Client experience improved on a metric that matters. Clients reached out directly with positive feedback on the portal, including from non-champion offices. The 11th-hour spike in client uploads after April 13 told its own story about how comfortable clients had become with the workflow.
Armanino's deployment is the model for what enterprise AI adoption looks like in tax: structured, deliberate, and built to compound across seasons.
Office-by-office, champion-led. Accrual is now live across six offices: San Jose, San Ramon, Los Angeles, Dallas, Philadelphia, and Salt Lake City. Each office elected local champions who served as first-line support and helped translate the platform into the working habits of their team. The champions program is doing real work: offices with active champions consistently outperformed on adoption, sentiment, and time savings.
Training calibrated to the work. Training was delivered in person at each office in January, with CPE-qualified sessions.
Data prepped before the season started. Four to six weeks before peak, the team worked through client data reconciliation to ensure accurate intake before portal invitations went out. That investment paid off in clean imports and high portal acceptance.

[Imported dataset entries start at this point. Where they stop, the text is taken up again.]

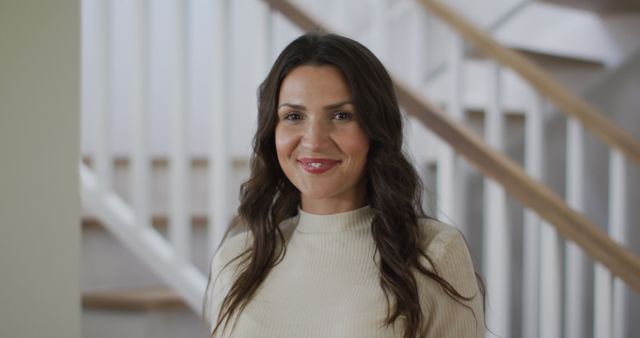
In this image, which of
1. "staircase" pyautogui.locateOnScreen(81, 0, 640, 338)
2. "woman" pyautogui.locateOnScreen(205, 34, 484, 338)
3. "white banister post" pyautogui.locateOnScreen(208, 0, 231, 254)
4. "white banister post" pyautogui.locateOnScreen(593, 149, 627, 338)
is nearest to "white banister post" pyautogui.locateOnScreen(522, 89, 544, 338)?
"staircase" pyautogui.locateOnScreen(81, 0, 640, 338)

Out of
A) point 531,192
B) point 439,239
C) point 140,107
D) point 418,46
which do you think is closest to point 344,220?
point 439,239

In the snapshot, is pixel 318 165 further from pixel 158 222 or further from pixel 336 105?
pixel 158 222

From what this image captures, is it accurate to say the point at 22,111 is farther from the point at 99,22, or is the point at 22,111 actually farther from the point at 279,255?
the point at 99,22

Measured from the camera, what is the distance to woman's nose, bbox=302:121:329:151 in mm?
1052

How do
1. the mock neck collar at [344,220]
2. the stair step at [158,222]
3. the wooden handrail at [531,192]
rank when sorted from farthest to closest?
the stair step at [158,222] → the wooden handrail at [531,192] → the mock neck collar at [344,220]

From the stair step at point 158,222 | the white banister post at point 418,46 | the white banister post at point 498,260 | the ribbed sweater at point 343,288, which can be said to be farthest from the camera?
the white banister post at point 418,46

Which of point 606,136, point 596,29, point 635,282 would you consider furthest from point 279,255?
point 596,29

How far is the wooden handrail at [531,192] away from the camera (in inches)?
61.0

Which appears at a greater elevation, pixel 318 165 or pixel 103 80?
pixel 103 80

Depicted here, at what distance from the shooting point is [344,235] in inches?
44.7

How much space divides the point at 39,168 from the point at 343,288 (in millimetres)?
475

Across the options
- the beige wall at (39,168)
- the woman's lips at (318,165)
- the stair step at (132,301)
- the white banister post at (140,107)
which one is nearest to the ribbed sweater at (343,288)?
the woman's lips at (318,165)

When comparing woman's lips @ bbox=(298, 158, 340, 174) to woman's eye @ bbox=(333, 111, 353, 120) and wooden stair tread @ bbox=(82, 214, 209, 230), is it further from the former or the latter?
wooden stair tread @ bbox=(82, 214, 209, 230)

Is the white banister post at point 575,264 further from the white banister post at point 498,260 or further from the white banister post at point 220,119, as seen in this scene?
the white banister post at point 220,119
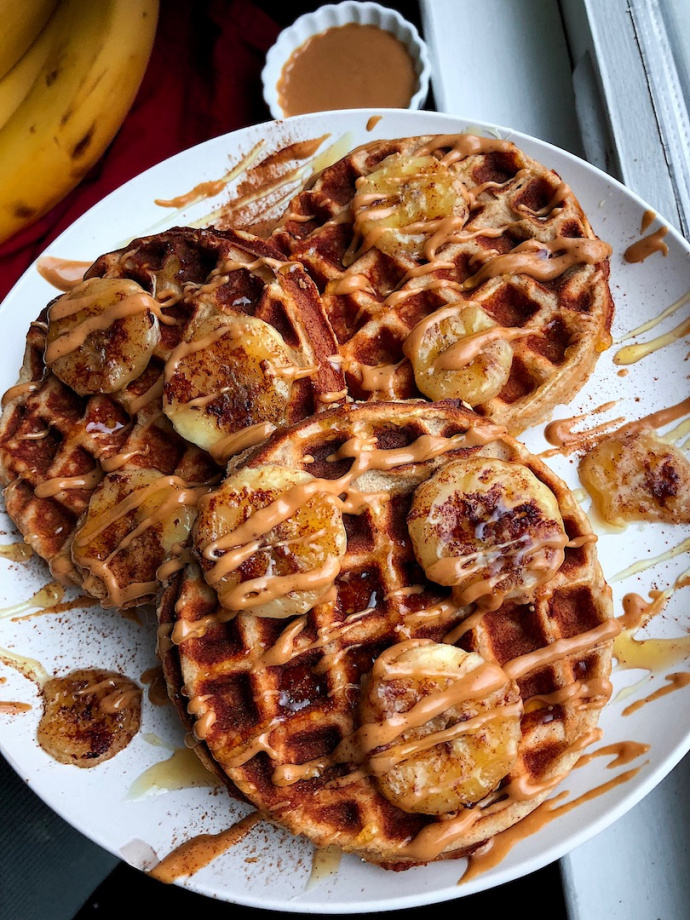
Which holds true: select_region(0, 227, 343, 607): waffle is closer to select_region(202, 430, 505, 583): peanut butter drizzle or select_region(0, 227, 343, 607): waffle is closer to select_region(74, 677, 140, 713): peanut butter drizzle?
select_region(202, 430, 505, 583): peanut butter drizzle

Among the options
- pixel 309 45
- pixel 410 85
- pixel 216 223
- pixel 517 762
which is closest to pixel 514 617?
pixel 517 762

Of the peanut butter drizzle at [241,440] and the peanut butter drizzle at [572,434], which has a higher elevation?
the peanut butter drizzle at [241,440]

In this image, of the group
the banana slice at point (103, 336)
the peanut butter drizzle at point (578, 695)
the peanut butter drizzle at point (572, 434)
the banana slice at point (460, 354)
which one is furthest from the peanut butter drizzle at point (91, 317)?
the peanut butter drizzle at point (578, 695)

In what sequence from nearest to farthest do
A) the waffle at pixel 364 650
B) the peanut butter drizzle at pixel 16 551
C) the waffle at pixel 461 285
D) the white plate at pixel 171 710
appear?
the waffle at pixel 364 650, the white plate at pixel 171 710, the waffle at pixel 461 285, the peanut butter drizzle at pixel 16 551

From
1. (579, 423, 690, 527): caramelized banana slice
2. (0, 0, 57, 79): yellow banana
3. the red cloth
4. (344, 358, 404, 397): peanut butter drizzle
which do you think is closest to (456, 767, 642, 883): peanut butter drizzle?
(579, 423, 690, 527): caramelized banana slice

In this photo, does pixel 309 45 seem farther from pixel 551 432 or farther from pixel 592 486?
pixel 592 486

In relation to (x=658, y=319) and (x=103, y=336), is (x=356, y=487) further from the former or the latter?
(x=658, y=319)

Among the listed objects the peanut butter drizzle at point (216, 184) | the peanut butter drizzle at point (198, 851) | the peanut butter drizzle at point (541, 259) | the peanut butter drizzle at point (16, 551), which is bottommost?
the peanut butter drizzle at point (198, 851)

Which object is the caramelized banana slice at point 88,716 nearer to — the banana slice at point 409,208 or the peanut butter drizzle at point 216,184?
the banana slice at point 409,208
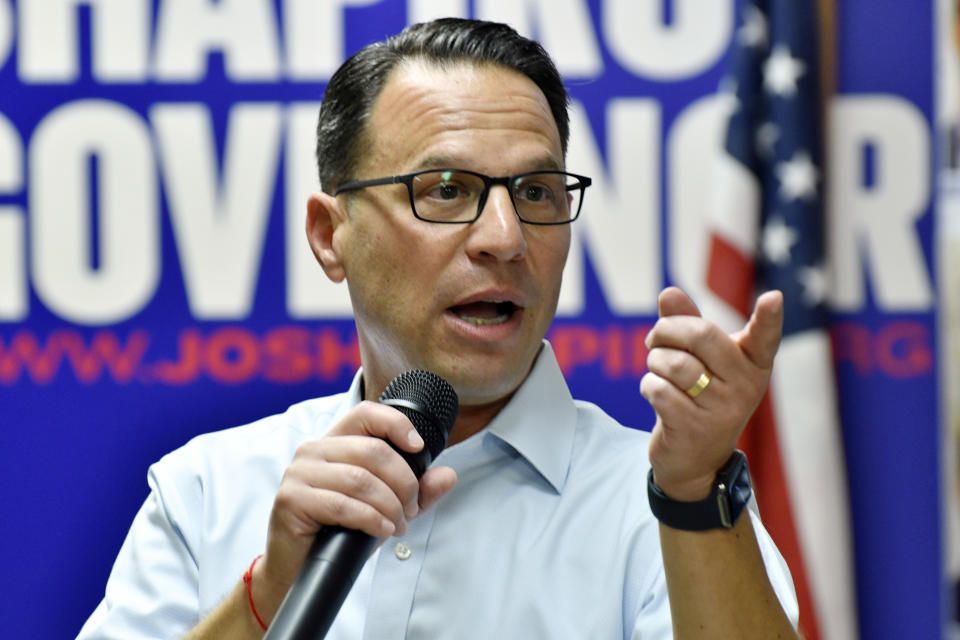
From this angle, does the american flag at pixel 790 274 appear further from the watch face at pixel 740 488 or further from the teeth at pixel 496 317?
the watch face at pixel 740 488

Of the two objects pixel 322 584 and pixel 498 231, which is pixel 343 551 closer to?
pixel 322 584

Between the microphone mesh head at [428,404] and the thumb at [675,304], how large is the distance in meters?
0.29

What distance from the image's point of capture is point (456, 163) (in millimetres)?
1602

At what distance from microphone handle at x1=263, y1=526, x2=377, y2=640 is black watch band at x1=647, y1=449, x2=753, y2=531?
32cm

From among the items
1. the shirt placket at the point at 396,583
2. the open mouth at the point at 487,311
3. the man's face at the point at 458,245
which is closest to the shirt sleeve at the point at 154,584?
the shirt placket at the point at 396,583

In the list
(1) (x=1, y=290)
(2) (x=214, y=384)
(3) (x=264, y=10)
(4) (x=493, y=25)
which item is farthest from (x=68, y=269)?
(4) (x=493, y=25)

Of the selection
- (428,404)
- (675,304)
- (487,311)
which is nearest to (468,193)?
(487,311)

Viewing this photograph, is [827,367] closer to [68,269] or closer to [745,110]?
[745,110]

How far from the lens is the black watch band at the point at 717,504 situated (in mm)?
1146

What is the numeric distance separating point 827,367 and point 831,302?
0.58 ft

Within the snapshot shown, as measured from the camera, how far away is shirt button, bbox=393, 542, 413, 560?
5.05ft

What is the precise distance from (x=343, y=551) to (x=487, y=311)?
63cm

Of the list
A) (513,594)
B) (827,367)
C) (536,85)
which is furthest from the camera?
(827,367)

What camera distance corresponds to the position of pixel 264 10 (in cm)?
278
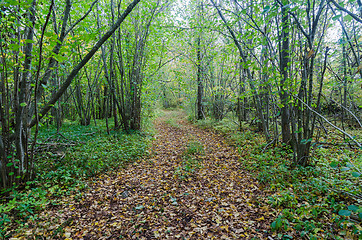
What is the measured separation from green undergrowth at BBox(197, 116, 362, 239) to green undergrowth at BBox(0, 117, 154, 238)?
434 cm

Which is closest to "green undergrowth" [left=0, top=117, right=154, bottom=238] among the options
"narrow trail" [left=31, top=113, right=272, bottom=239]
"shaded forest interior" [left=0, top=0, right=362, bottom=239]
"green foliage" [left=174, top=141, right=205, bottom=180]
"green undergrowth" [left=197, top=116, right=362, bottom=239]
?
"shaded forest interior" [left=0, top=0, right=362, bottom=239]

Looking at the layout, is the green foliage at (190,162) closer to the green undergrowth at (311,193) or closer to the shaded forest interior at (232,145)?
the shaded forest interior at (232,145)

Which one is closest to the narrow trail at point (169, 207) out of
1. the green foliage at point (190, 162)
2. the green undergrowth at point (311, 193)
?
the green foliage at point (190, 162)

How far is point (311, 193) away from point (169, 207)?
2.97 metres

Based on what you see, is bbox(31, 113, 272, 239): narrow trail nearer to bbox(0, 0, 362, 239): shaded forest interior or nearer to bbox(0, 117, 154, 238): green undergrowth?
bbox(0, 0, 362, 239): shaded forest interior

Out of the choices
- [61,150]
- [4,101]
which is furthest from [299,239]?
[61,150]

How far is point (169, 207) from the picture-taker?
153 inches

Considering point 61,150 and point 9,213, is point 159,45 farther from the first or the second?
point 9,213

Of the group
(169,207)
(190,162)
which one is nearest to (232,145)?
(190,162)

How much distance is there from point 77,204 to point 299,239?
4315 mm

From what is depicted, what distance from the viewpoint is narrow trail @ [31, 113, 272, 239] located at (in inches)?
124

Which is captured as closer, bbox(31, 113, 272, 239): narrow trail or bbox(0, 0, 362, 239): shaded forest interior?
bbox(0, 0, 362, 239): shaded forest interior

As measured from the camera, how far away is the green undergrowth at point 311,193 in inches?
105

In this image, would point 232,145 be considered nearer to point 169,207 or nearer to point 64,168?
point 169,207
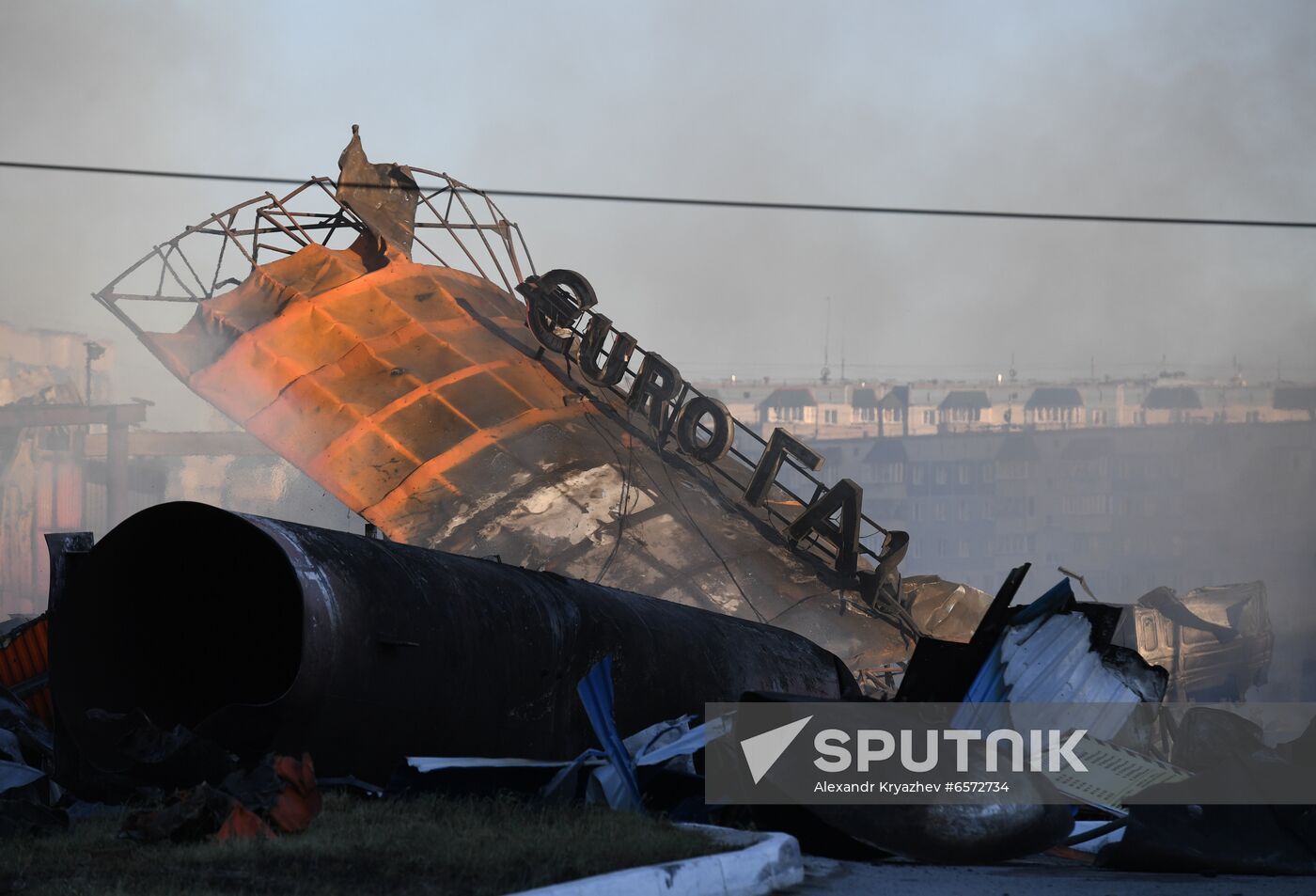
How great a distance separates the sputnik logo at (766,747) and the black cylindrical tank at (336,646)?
4.77 ft

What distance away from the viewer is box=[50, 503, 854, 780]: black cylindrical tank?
7770 mm

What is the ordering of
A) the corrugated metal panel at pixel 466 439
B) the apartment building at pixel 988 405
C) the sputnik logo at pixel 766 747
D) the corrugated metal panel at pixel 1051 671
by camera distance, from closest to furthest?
the sputnik logo at pixel 766 747
the corrugated metal panel at pixel 1051 671
the corrugated metal panel at pixel 466 439
the apartment building at pixel 988 405

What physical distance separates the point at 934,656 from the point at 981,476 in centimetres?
9436

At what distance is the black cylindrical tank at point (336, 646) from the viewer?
7.77 metres

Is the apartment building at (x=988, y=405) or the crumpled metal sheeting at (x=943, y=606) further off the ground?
the apartment building at (x=988, y=405)

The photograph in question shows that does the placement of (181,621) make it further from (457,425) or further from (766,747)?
(457,425)

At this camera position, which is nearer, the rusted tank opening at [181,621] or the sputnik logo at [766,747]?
the sputnik logo at [766,747]

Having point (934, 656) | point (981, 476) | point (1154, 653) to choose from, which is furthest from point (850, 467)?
point (934, 656)

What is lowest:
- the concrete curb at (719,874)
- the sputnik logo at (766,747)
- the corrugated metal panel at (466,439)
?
the concrete curb at (719,874)

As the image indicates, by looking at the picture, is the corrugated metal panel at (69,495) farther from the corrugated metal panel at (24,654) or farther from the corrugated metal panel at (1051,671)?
the corrugated metal panel at (1051,671)

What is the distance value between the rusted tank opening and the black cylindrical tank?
0.04ft

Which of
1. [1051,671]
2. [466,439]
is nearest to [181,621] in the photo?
[1051,671]

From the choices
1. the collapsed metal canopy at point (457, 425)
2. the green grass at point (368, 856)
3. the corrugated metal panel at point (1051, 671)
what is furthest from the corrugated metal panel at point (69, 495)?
the green grass at point (368, 856)

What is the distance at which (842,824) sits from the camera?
7.71m
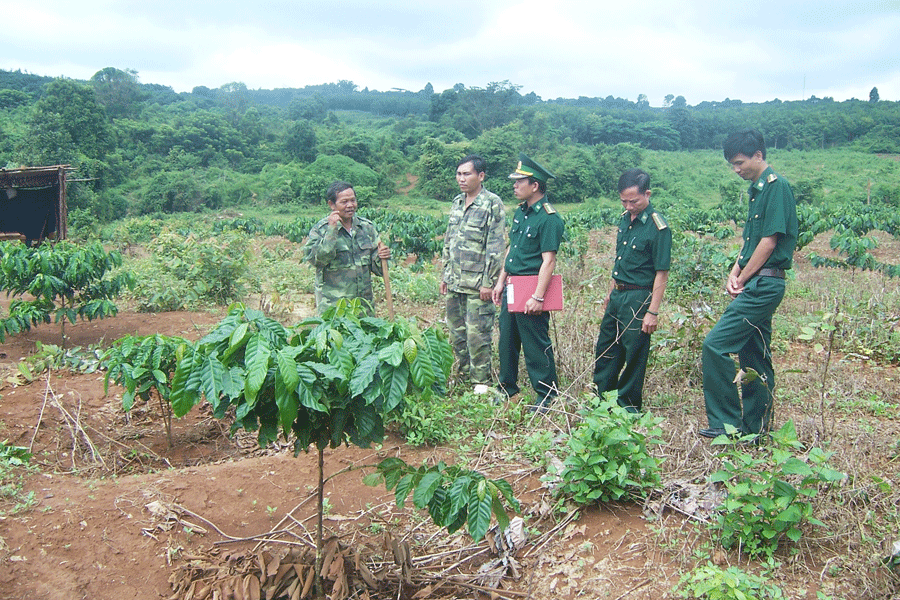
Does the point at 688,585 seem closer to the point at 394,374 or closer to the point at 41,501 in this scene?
the point at 394,374

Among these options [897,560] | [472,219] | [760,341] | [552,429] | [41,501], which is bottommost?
[41,501]

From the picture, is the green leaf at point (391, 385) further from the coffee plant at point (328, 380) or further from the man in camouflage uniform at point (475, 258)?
the man in camouflage uniform at point (475, 258)

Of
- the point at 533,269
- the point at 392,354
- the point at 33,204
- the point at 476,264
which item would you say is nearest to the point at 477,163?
the point at 476,264

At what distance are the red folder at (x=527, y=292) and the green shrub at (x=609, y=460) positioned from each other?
1.23m

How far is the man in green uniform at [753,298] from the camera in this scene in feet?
10.4

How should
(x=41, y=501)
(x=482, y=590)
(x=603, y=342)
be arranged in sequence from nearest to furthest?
(x=482, y=590) < (x=41, y=501) < (x=603, y=342)

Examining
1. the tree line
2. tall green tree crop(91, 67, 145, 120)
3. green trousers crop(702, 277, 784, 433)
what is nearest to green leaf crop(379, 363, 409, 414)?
green trousers crop(702, 277, 784, 433)

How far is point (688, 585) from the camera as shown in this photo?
2270 mm

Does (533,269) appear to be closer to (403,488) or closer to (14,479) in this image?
(403,488)

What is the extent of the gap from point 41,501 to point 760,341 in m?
3.61

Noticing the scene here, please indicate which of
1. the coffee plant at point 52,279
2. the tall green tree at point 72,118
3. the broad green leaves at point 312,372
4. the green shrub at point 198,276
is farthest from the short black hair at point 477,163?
the tall green tree at point 72,118

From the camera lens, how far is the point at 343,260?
14.9 feet

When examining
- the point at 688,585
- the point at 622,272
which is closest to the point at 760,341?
the point at 622,272

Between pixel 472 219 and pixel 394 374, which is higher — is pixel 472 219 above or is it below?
above
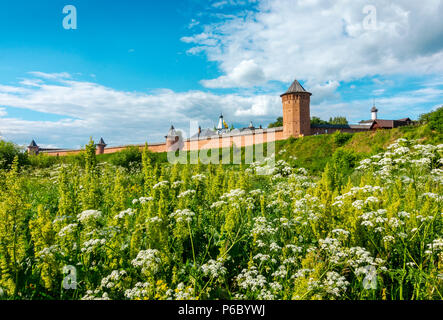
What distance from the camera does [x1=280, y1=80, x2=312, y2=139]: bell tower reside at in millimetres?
50875

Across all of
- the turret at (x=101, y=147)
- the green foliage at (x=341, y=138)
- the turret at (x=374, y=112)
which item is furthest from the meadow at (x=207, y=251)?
the turret at (x=374, y=112)

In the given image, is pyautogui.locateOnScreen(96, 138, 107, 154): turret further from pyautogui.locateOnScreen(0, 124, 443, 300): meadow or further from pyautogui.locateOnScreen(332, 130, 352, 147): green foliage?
pyautogui.locateOnScreen(0, 124, 443, 300): meadow

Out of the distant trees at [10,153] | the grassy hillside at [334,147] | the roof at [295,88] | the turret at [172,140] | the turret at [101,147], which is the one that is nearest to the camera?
the grassy hillside at [334,147]

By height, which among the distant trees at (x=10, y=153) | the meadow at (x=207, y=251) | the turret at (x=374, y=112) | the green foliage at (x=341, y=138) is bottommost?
the meadow at (x=207, y=251)

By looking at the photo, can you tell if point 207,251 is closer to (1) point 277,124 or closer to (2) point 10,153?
(2) point 10,153

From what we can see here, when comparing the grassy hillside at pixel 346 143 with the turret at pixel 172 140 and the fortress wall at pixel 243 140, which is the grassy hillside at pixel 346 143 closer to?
the fortress wall at pixel 243 140

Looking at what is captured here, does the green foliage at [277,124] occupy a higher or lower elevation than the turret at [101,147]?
higher

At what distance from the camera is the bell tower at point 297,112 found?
50875 mm

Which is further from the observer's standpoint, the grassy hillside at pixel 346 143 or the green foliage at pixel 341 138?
the green foliage at pixel 341 138

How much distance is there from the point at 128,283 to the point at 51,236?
1.04m

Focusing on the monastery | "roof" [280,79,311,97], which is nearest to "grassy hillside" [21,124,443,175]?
the monastery

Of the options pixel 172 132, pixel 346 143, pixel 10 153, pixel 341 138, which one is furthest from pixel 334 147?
pixel 172 132

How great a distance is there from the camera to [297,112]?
168 feet
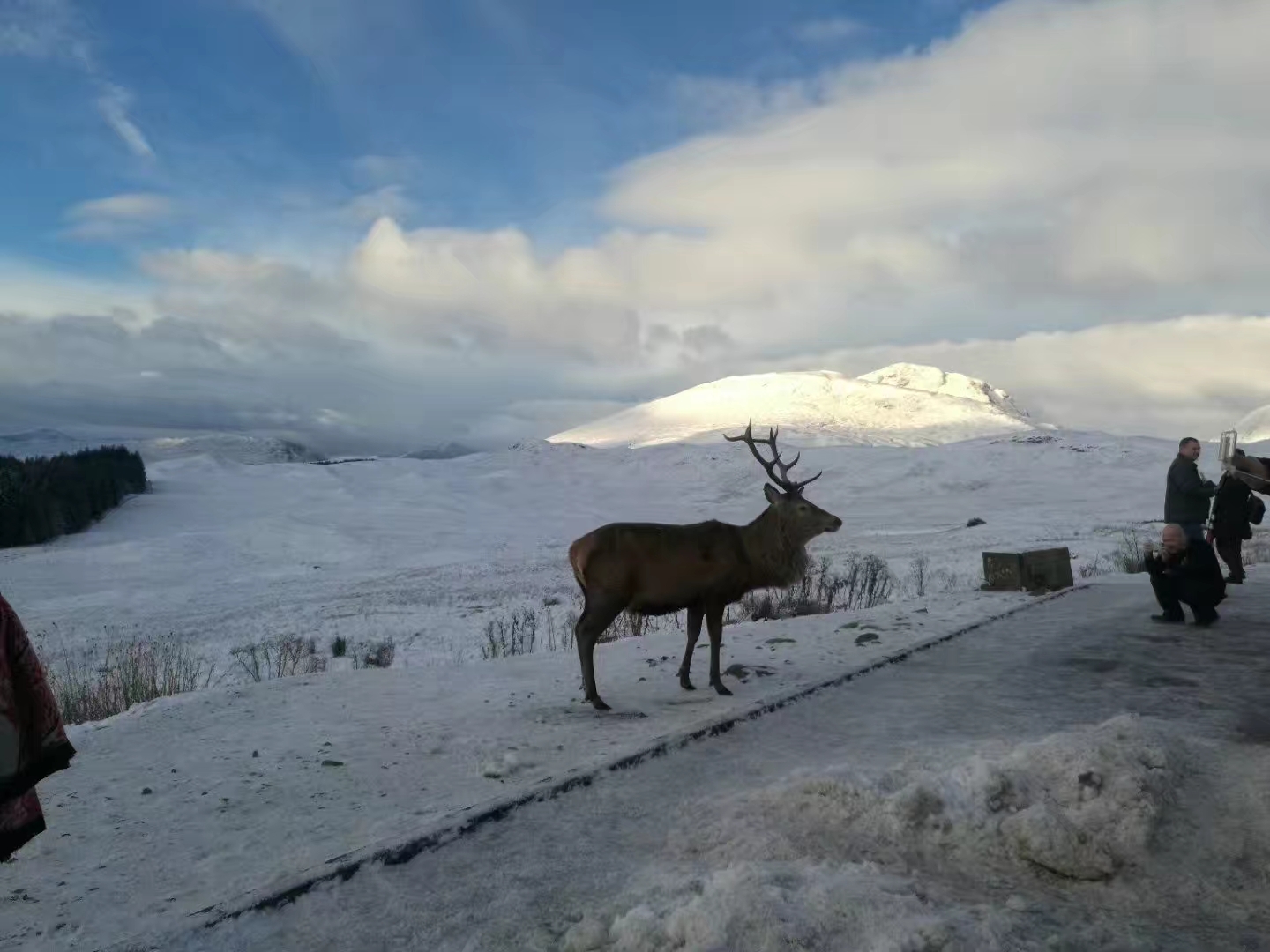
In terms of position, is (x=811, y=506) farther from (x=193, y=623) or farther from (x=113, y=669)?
(x=193, y=623)

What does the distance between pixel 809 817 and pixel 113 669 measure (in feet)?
39.5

The pattern is starting to repeat across other firms beginning to follow Armanino's lead: a structured pilot with measurable benchmarks, a scoped rollout with deliberate partner selection, and a production deployment that treats the first season as a foundation for compounding returns. For firms thinking through their own evaluation, our guides on running a successful pilot and moving from pilot to production walk through the same playbook in more depth.
The 2026 tax season story isn't finished. Roughly half of Armanino's returns went on extension, including the most complex returns in the book, and they'll run through Accrual on the way to October.
By next April, our goal is that 100% of individual returns at Armanino will be processed on Accrual. From there, the integration deepens into Armanino's advisory and audit practices, with each new product line building on the foundation already in place.
Armanino set out to deliver a high-touch, high-net-worth experience to every client. 2026 is the first season they have the platform to do it.